Install the requirements:
pip install -r requirements.txt
Then download the pretrained Wikipedia2Vec emebeddings.
For training:
python3 captioning/run_image_captioning.py -t -d <PATH_TO_DATASET> -o <OUTPUT_DIRECTORY> -p <PATH_TO_Wikipedia2Vec_EMBEDDINGS>
For testing:
python3 captioning/run_image_captioning.py -e -d <PATH_TO_DATASET> -o <OUTPUT_DIRECTORY> -p <PATH_TO_Wikipedia2Vec_EMBEDDINGS>
The encoder is ResNet-18 pretrained on ImageNet classification dataset. The final classifcation layer has been replaced with a fully connected layer. Another fully connected layer has been added which maps fully connected layer to the required embedding size. The output of the final embedding layer is used to initialize the LSTM decoder.
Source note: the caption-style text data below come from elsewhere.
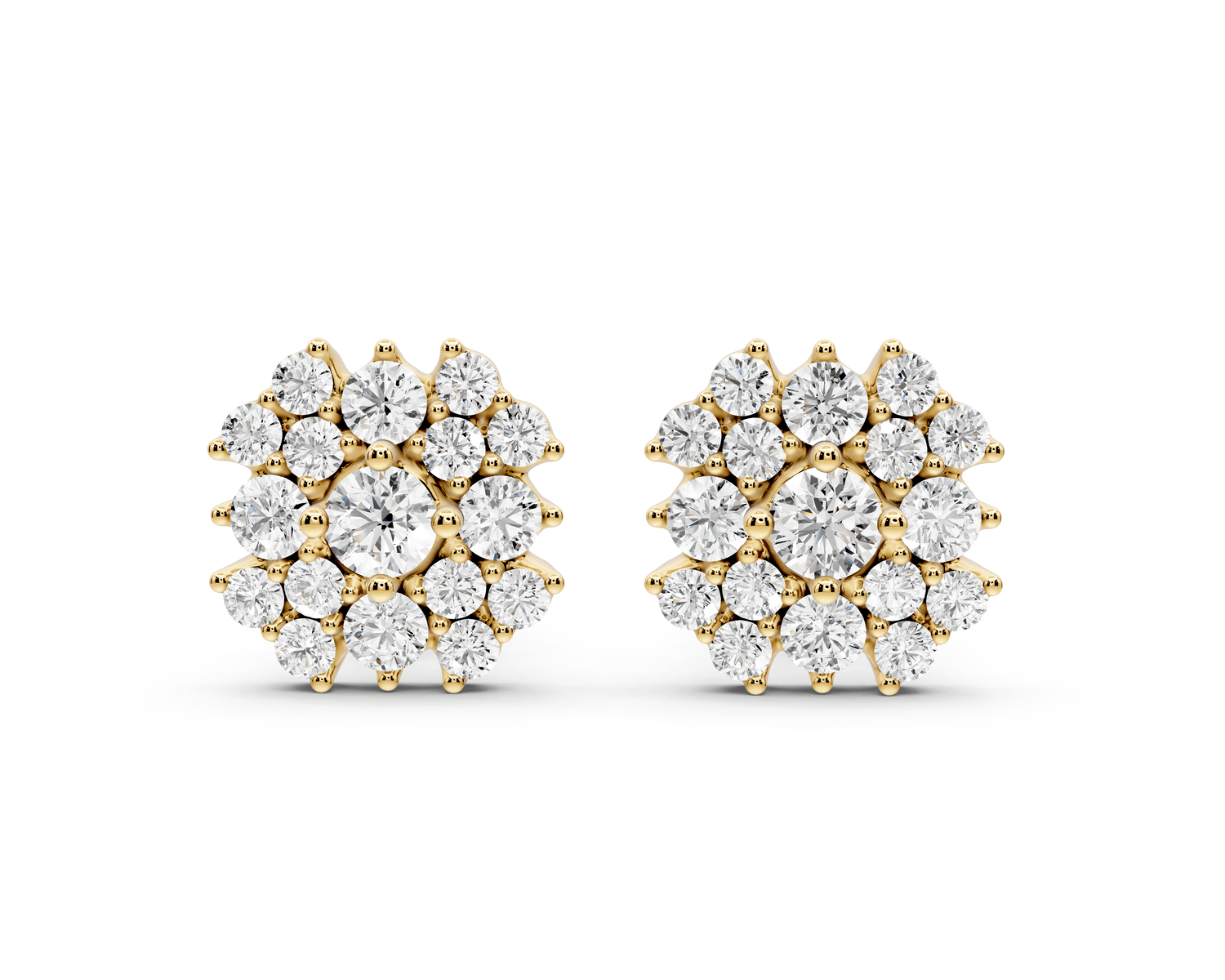 Reese Earrings Yellow Gold - Mr. Alex Jewelry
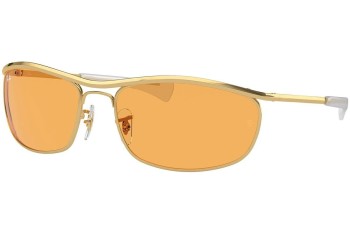 Solbriller Ray-Ban Olympian I Deluxe RB3119M 001/13 Rektangulær Guld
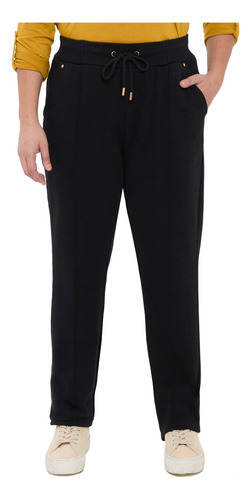 Pantalón Mujer Buzo Flare Clásico Negro Fashion's Park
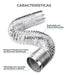 Kit Duto Flexível Aluminizado 150mm 5mts + 2 Abraçadeiras 140-159mm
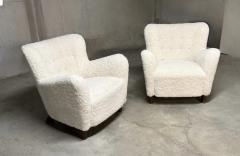Fritz Hansen Fritz Hansen Model 1669 Pair of Easy Chairs Denmark 1940s - 4697058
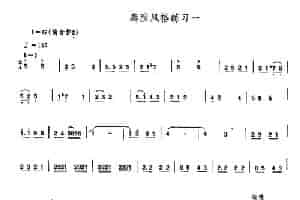 秦腔风格练习曲一（唢呐） 乐器谱
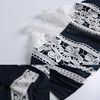 Hot Selling Hot Style Stitching Lace Fashion European And American Muslim Women's Robe Fashion Long-sleeved Loose Big Swing Dress
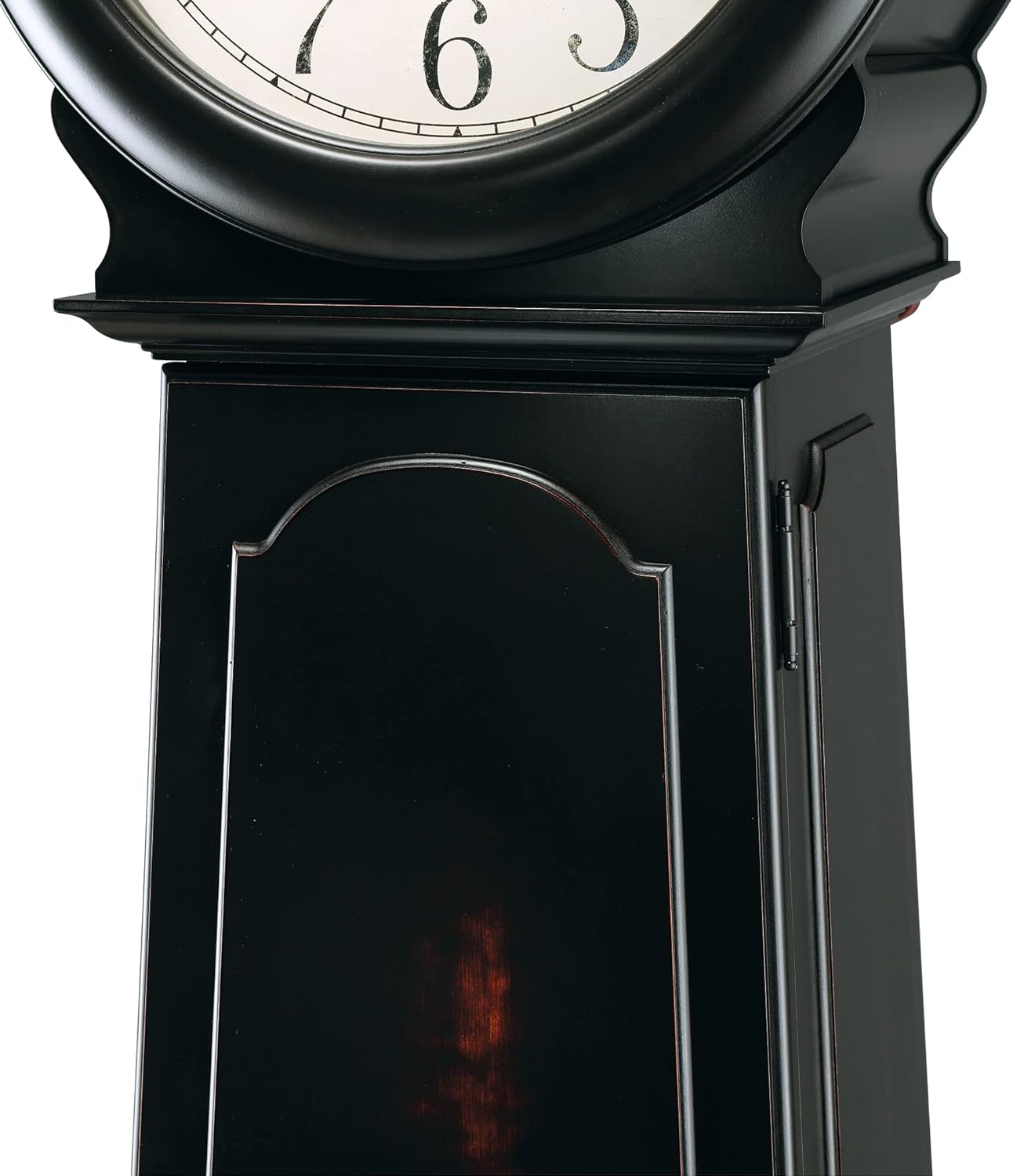Howard Miller Graham Floor Clock II, Black Finish with Illuminated Dial Dual-Chime Movement, Arabic Numeral Key-Wound Volume Control Adjustable Timepiece for Home Decor, Office & Living Room
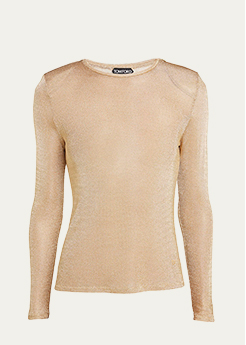 Tom Ford - Lustrous Crewneck Top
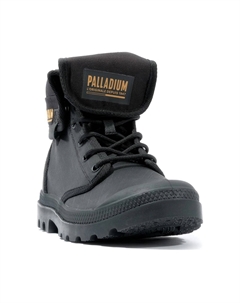 Ботильоны на шнуровке BAGGY COATED, черный Palladium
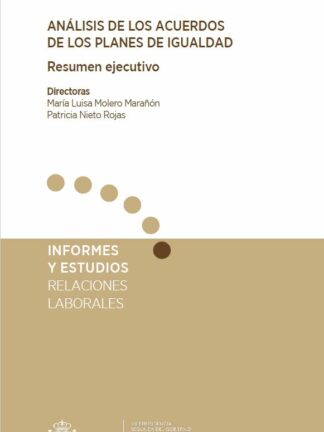 Análisis de los acuerdos de los planes de igualdad. Resumen ejecutivo
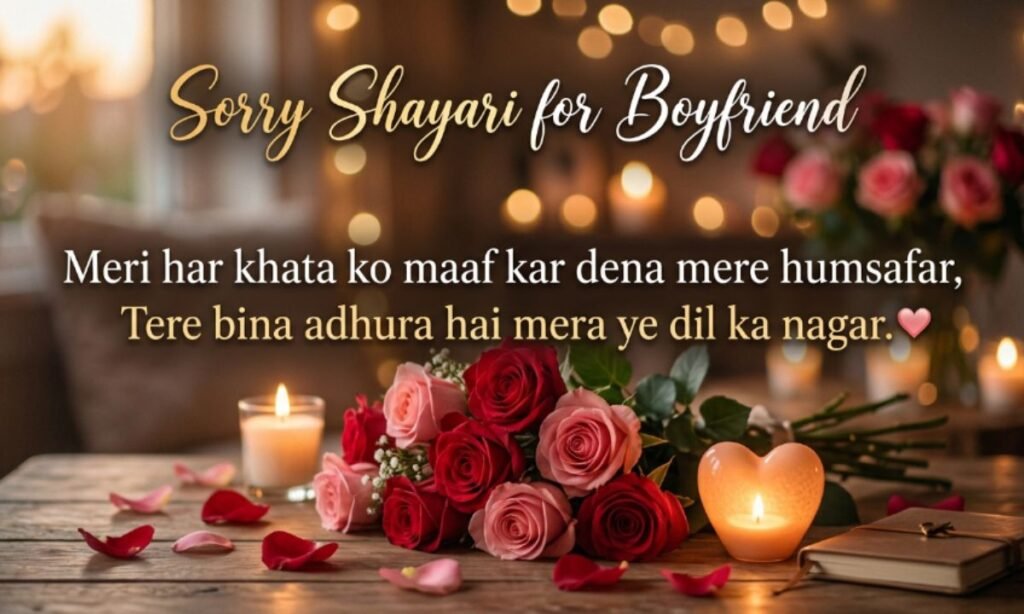 Sorry Shayari for Boyfriend
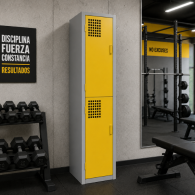 Locker Color Amarillo - 2 puertas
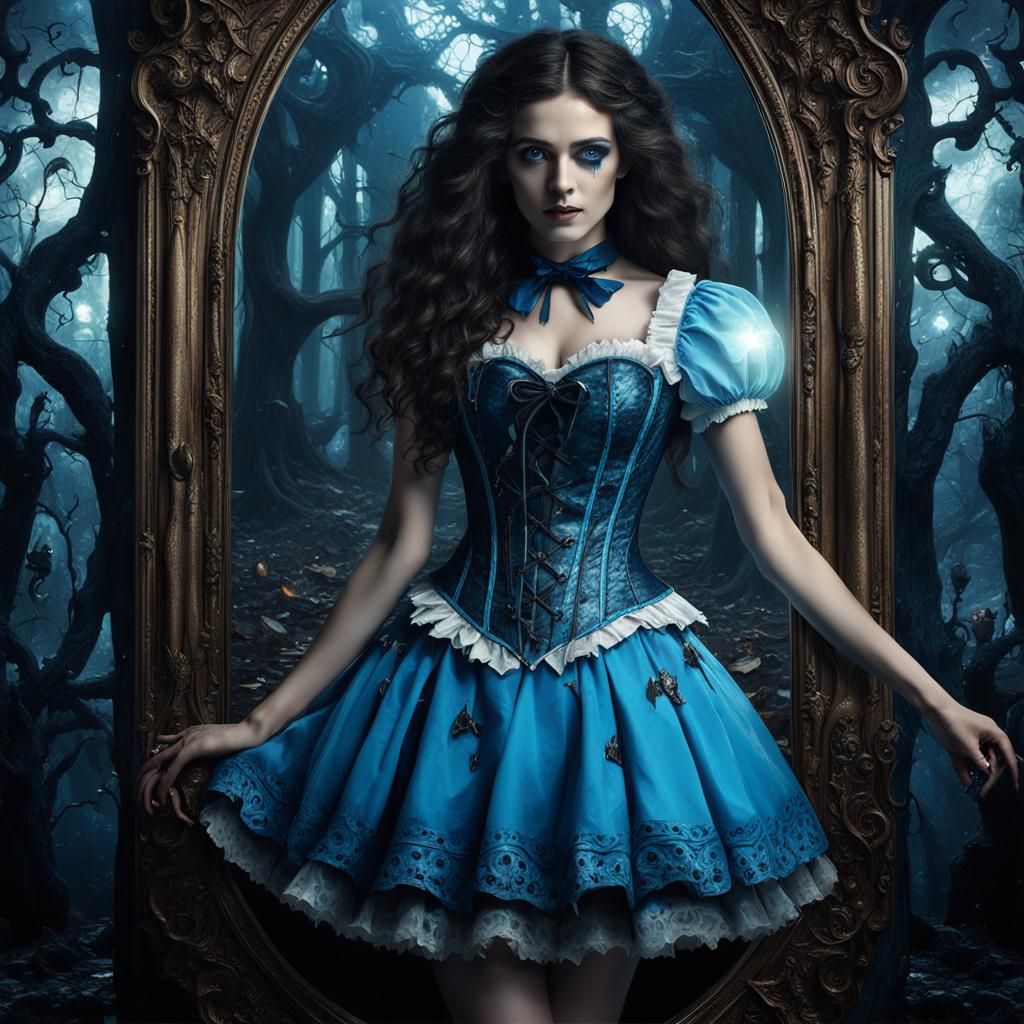 Alice in Wonderland in Shattered Mirror Fantasy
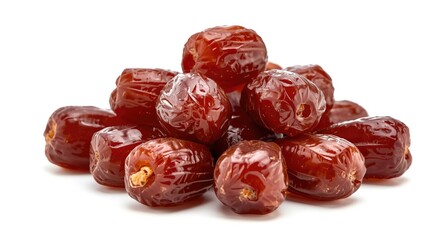 Kurma Sukari dates isolated on white background for Ramadan breakfasting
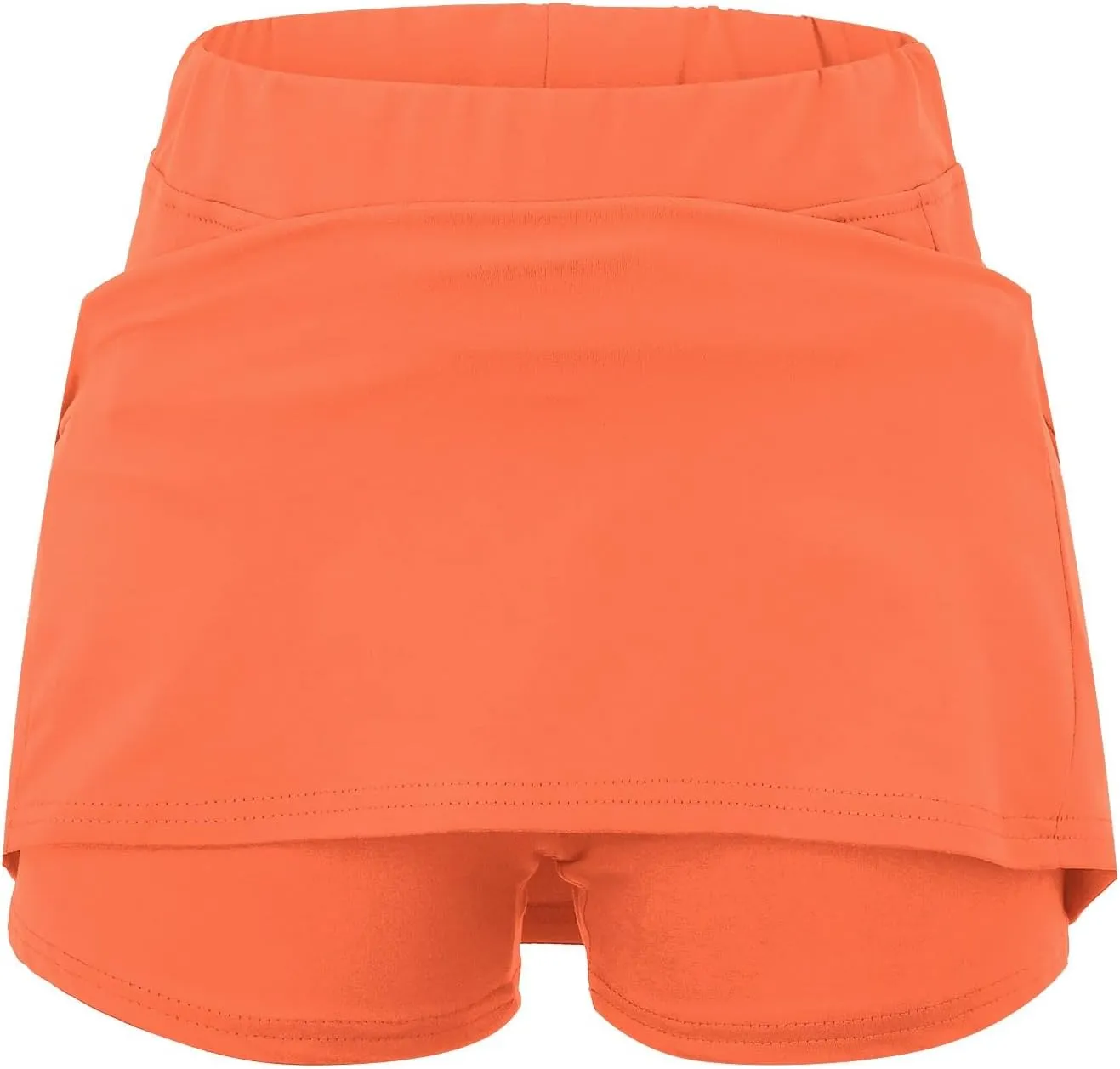 Athletic Skorts for Women Plus Size Tummy Control Tennis Yoga Shorts Hight Waist Solid Comfy Elastic Gym Skirts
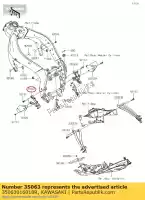 35063016018R, Kawasaki, blijf, fr, lh, zwart zx600p8f kawasaki  zx 600 636 2011 2012 2013 2014 2015 2016 2017 2018 2019 2021, Nieuw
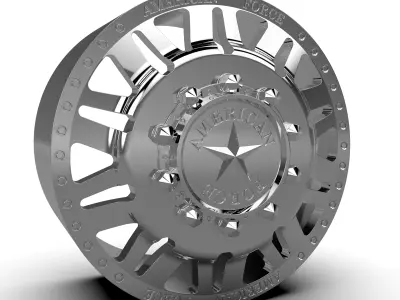 AMERICAN FORCE 9 LIBERTY DRW WHEEL 3D print model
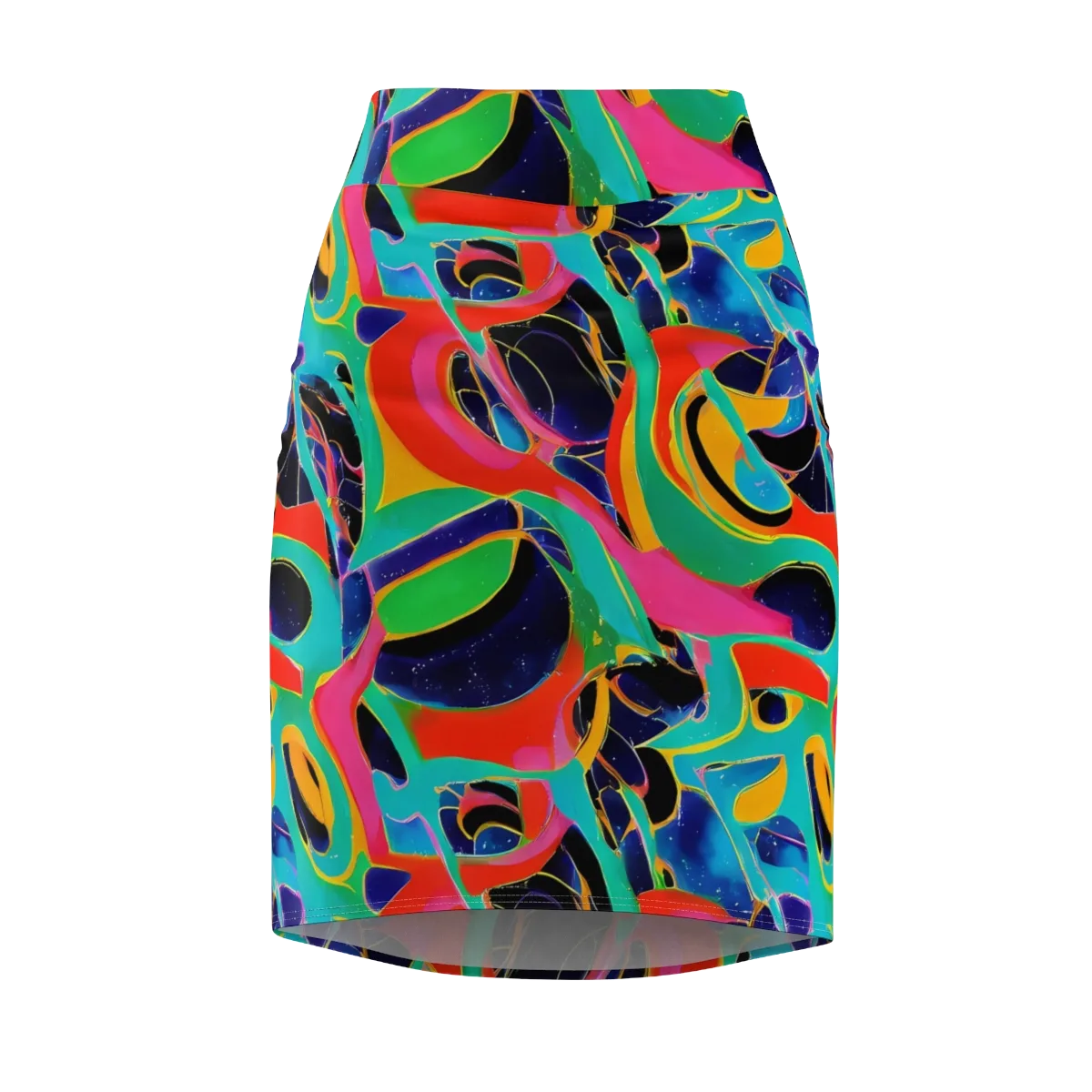 Color Collider on Pencil Skirt — Front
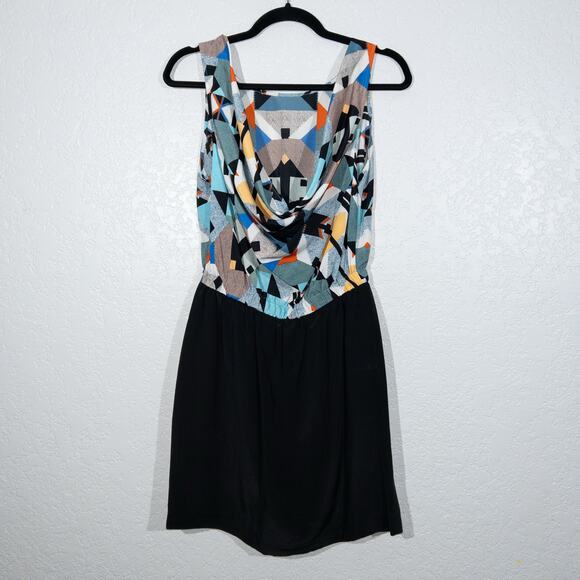 Twelfth Street Cynthia Vincent Geo Print Scoop Back Silk Dress Size Small - Picture 4 of 7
During training I performed both fine-tuning and feature extraction. Fine-tuning is bit slower then feature extraction. As the Flickr-8k dataset is much smaller than ImageNet dataset and images in both datasets are similar so feature extraction is better than fine-tuning. So during feature extraction, the weights of only the newly added fully connected layers are updated.
The decoder (LSTM) takes the output of final embedding layer of encoder and passes it as input to the first LSTM cell. During training teacher forcing is used for fast convergence. In teacher forcing, instead of passing the output of previous LSTM cell to the next LSTM cell, the target word is passed as input.